Kotak Headstart Future Protect is a unit linked policy that offers insurance and investment in a single product. This policy levies higher charges during the initial three years.
Even though you stopped paying premiums after three years, the policy contains an Automatic Cover Maintenance (ACM) feature which has continued to provide insurance protection. This feature will continue your cover for two policy years from due date of first unpaid premium or till surrender value reduces to one year's premium after deducting applicable charges, whichever is earlier.
The Additional Death Benefit and the Accidental Disability Guardian Benefit Rider (if opted for) cease when you stop paying premiums. However, other rider benefits, if any will continue after deducting applicable charges. Other policy charges will also get deducted from fund value during ACM period. After completion of ACM period, policy will terminate for surrender value of the policy. However, you can revive the policy during this period or ask insurance company to continue the policy in ACM mode if you wish to carry on with the policy.
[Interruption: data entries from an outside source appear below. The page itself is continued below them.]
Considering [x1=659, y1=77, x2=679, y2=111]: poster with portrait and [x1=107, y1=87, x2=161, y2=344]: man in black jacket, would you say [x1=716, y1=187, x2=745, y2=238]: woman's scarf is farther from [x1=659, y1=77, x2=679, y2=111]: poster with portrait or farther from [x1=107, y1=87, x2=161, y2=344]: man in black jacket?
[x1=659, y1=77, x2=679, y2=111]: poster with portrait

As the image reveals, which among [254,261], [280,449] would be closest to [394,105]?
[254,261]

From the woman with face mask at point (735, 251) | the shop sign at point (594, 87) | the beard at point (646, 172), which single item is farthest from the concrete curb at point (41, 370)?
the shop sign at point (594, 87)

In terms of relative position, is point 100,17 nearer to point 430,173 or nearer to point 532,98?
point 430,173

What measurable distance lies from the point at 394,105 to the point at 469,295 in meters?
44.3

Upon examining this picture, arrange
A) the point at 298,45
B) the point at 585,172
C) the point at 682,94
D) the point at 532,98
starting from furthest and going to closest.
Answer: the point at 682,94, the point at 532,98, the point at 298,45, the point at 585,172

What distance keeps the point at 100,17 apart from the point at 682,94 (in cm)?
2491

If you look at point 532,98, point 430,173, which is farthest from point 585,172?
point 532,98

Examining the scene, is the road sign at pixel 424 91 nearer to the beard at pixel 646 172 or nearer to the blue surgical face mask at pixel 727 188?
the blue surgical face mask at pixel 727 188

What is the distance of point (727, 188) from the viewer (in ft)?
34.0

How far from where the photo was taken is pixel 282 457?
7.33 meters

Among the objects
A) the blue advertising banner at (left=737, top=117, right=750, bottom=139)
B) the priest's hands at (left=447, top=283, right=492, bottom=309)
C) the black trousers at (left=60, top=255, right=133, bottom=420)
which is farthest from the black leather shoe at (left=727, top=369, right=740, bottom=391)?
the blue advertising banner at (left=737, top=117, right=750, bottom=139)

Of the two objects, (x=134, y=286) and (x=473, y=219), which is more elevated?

Your policy is in the ACM mode. You should ask the insurance company about its current status. We advise you to discontinue this policy because it is best to separate insurance and investment. ULIPs cannot fulfill either of the needs. As an insurance policy these are too expensive and levy hefty charges that bring down returns, which any other investment product could have offered.
You can surrender the policy for its present surrender value fund buy an online term insurance. A pure term policy costs less with adequate coverage. For instance, Aviva i-life term plan would cost you nearly Rs 10,000 a year for a 20 year cover of Rs 40 lakh. You can invest the surplus in any debt or equity fund according to your needs.